Three parties sing in this processional song:
The Maidens
“You are deservedly adored.”
The Bride
“I am brown—”
The Maidens
“Rather lovely!”
The Bride
“Oh, disdain me not for being brown;
Because the sun has looked upon me.
My mother’s children disdained me;
They made me mistress of the fruit garden;
But my own garden I have not kept.
Tell me, my love, where do your flocks rest at noon?
Why should I be pale as the veiled in mourning,
Roaming among the flocks of your companions?”
Solomon
“I have compared you to the Pharaoh’s chariot steed…”
Apparently the husband compared her favorably, for the song paeans sensuously on for pages.
The fact is, through a recent review of the over 200 pieces of period art depicting women of European, Middle Eastern, North African and Amerindian races, I have noted that women are consistently depicted as being lighter of skin then their men, unless he is a holy man or an enthroned king, avoiding the staining gaze of the sun from behind their tapestries walls. There is little doubt, based on explorer accounts and the accompanying and inspired illustrations, that Europeans of the Age of Discovery were noted for their pallid complexions due primarily to their habit of remaining heavily dressed year round and residing indoors as often as possible.

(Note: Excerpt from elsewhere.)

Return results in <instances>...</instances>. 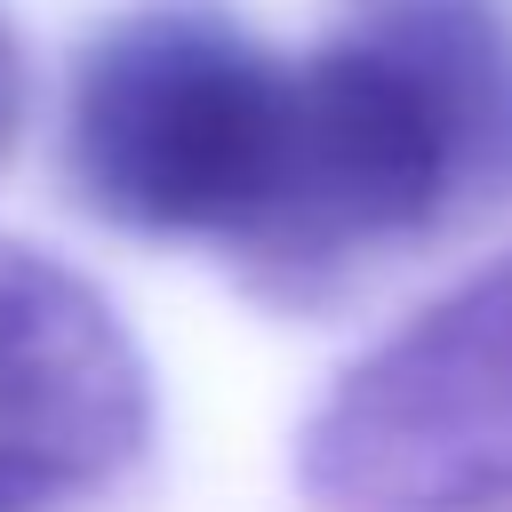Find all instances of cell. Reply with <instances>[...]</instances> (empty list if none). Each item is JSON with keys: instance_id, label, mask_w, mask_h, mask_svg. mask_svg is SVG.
Wrapping results in <instances>:
<instances>
[{"instance_id": "obj_3", "label": "cell", "mask_w": 512, "mask_h": 512, "mask_svg": "<svg viewBox=\"0 0 512 512\" xmlns=\"http://www.w3.org/2000/svg\"><path fill=\"white\" fill-rule=\"evenodd\" d=\"M320 512H496L512 504V256L360 352L296 432Z\"/></svg>"}, {"instance_id": "obj_2", "label": "cell", "mask_w": 512, "mask_h": 512, "mask_svg": "<svg viewBox=\"0 0 512 512\" xmlns=\"http://www.w3.org/2000/svg\"><path fill=\"white\" fill-rule=\"evenodd\" d=\"M288 72L224 0H136L72 64L56 168L144 240H240L272 192Z\"/></svg>"}, {"instance_id": "obj_4", "label": "cell", "mask_w": 512, "mask_h": 512, "mask_svg": "<svg viewBox=\"0 0 512 512\" xmlns=\"http://www.w3.org/2000/svg\"><path fill=\"white\" fill-rule=\"evenodd\" d=\"M152 440V368L96 280L0 240V512H72Z\"/></svg>"}, {"instance_id": "obj_5", "label": "cell", "mask_w": 512, "mask_h": 512, "mask_svg": "<svg viewBox=\"0 0 512 512\" xmlns=\"http://www.w3.org/2000/svg\"><path fill=\"white\" fill-rule=\"evenodd\" d=\"M24 96H32V72H24V40H16V24L0 16V160L16 152V128H24Z\"/></svg>"}, {"instance_id": "obj_1", "label": "cell", "mask_w": 512, "mask_h": 512, "mask_svg": "<svg viewBox=\"0 0 512 512\" xmlns=\"http://www.w3.org/2000/svg\"><path fill=\"white\" fill-rule=\"evenodd\" d=\"M496 208H512V16L368 0L288 72L280 168L232 264L264 304H328Z\"/></svg>"}]
</instances>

Word wide, the beauty standard for women, from antiquity through the 1800s, was one that valued lightness of skin, as evidence that the woman did not toil out of doors, that her father had been able to afford her shelter from lowly chores and that her hands would be smooth and her face free of wrinkles into her middle years.
Even among the Ugandan’s, their queens, lying in state within their large houses, fed, oiled, bathed and rolled over by their train of maidens, were notably lighter than the common women who worked under the sun.